Protected
(At the Roman Baths in Bath)
LINDSAY ALLASON-JONES
I think the Roman attitude to other people's religion was always a slight fear that other people's gods were more powerful than their gods, and so whenever they went to a new province they may have taken over the province, but they also in a sense took over the gods as well. They tended to adopt these gods, and they would set up temples to the gods and they would worship them, and often equate them with the known gods. So here at Bath we have Sulis, the native god, equated with Minerva, who of course is a well known Roman deity.
GUY DE LA BÉDOYÈRE
When they arrived at Bath the Romans found the local people worshipping their own, Celtic God - Sulis. When they built their grand temple they didn't replace that God with their own goddess, Minerva - they merged them and placed this extraordinary, unmistakably Celtic image on the temple pediment.
I think Bath sums up Roman Britain. It was a special place long before the Romans arrived, and it has remained so long after they left. Britain had became part of Rome - but Rome too had become part of Britain.
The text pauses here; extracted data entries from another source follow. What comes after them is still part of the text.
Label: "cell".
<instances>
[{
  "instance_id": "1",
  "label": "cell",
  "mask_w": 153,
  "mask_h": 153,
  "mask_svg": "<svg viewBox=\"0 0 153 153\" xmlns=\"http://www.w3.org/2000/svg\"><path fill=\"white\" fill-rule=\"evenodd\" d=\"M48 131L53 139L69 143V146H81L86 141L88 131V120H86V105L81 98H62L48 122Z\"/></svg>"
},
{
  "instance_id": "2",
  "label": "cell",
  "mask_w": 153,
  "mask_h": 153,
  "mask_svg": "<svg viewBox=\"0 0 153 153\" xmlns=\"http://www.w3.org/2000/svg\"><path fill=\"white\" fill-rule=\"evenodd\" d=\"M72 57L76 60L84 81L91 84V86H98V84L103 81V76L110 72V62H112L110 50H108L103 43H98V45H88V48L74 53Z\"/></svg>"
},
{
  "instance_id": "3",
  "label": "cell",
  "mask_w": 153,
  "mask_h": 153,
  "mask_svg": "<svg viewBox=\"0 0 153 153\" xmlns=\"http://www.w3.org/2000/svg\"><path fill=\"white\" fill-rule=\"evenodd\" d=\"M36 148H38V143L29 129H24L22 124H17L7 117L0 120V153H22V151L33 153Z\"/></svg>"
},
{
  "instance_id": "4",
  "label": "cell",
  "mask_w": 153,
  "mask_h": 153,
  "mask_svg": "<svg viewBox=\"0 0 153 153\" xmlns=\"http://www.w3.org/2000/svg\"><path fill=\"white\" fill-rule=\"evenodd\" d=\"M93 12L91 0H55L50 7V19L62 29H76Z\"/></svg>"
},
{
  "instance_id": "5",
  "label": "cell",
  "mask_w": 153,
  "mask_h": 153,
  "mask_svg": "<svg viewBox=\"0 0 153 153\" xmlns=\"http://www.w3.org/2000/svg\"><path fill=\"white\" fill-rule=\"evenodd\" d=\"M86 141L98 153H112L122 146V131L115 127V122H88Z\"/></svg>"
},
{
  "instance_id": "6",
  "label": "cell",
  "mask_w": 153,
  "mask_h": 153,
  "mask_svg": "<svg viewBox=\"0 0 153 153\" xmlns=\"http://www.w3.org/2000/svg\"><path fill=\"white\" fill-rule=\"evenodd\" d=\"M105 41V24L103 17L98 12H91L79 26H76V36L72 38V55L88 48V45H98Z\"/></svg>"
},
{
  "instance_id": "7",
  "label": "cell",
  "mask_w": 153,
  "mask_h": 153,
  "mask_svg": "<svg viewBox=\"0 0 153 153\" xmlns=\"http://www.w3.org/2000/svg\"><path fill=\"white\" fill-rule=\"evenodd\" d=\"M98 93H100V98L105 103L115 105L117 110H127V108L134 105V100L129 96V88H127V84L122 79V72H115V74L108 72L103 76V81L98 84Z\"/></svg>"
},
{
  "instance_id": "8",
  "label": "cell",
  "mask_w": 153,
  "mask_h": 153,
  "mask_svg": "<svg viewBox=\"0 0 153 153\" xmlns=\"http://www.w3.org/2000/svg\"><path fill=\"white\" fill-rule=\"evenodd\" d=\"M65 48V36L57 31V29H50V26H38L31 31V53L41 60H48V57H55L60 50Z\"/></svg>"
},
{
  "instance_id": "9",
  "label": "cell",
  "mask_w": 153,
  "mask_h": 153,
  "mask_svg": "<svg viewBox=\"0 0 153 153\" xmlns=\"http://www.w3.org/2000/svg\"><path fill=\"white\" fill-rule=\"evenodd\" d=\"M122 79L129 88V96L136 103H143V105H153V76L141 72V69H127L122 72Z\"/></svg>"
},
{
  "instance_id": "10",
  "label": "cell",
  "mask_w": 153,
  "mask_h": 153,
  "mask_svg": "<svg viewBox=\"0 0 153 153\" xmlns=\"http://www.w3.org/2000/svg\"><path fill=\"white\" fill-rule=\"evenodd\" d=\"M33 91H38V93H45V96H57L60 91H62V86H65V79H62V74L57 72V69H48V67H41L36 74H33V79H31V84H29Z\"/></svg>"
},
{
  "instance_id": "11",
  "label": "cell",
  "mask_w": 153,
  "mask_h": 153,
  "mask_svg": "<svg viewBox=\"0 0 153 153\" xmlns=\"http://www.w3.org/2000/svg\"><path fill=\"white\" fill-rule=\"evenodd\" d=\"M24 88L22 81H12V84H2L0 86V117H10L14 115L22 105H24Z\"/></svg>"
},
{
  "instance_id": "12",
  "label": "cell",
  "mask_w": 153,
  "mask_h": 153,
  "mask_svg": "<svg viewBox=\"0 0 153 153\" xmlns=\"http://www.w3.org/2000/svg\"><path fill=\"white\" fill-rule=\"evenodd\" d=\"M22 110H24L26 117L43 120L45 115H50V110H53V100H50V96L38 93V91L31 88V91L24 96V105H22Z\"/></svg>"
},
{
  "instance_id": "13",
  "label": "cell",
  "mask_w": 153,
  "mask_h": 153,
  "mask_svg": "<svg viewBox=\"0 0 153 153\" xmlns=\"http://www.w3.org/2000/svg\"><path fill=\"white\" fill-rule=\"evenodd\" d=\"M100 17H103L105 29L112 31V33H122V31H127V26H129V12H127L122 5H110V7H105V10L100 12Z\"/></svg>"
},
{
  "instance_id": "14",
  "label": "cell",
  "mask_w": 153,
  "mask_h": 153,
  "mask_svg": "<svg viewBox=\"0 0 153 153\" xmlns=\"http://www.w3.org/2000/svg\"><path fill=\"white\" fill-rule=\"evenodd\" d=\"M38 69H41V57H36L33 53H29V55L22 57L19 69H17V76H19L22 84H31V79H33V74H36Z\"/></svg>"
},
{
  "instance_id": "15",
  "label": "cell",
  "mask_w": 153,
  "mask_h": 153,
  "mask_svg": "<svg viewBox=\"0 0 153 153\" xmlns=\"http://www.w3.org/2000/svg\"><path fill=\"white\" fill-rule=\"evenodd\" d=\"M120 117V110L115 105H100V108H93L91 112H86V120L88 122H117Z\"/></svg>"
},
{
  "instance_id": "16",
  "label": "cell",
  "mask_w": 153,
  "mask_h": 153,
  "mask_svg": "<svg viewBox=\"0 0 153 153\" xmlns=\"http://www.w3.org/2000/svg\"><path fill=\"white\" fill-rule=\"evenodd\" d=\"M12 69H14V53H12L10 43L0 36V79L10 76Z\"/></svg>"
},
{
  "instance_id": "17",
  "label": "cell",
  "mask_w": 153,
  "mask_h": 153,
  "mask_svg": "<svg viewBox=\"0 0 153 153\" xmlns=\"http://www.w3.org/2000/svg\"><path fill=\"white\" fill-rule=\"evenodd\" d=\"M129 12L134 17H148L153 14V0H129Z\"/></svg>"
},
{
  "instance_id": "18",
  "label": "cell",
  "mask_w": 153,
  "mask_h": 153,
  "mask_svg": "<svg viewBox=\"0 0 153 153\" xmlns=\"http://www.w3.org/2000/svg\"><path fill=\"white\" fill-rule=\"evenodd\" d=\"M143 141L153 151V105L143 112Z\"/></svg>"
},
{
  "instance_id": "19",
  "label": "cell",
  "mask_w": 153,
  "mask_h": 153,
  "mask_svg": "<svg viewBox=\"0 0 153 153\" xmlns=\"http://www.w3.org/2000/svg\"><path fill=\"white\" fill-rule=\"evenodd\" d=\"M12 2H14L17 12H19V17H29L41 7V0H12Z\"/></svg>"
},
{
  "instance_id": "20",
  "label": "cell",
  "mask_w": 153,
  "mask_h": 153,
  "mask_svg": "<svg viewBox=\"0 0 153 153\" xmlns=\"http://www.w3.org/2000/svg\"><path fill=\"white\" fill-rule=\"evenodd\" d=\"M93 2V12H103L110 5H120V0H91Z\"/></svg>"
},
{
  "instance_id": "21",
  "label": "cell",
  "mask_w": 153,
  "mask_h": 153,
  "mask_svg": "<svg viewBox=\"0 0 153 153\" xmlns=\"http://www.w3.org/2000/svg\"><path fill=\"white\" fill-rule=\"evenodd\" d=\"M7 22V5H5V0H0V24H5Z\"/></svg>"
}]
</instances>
Conquerors hardly ever go native and the Romans were no exception. It's here at the Bath that we have one of the best examples of where the organisation of the Roman world met the chaos of the Celtic fringe head on.
With the honey coloured Bath stone and the noise and laughter of all the visitors I think this must have been one of the most beautiful and fascinating places in Roman Britain - perhaps all of Britain's history. But with the wild-eyed Celtic God staring down from the Roman temple no-one would have forgotten where they were. Britain was only ever half-tamed.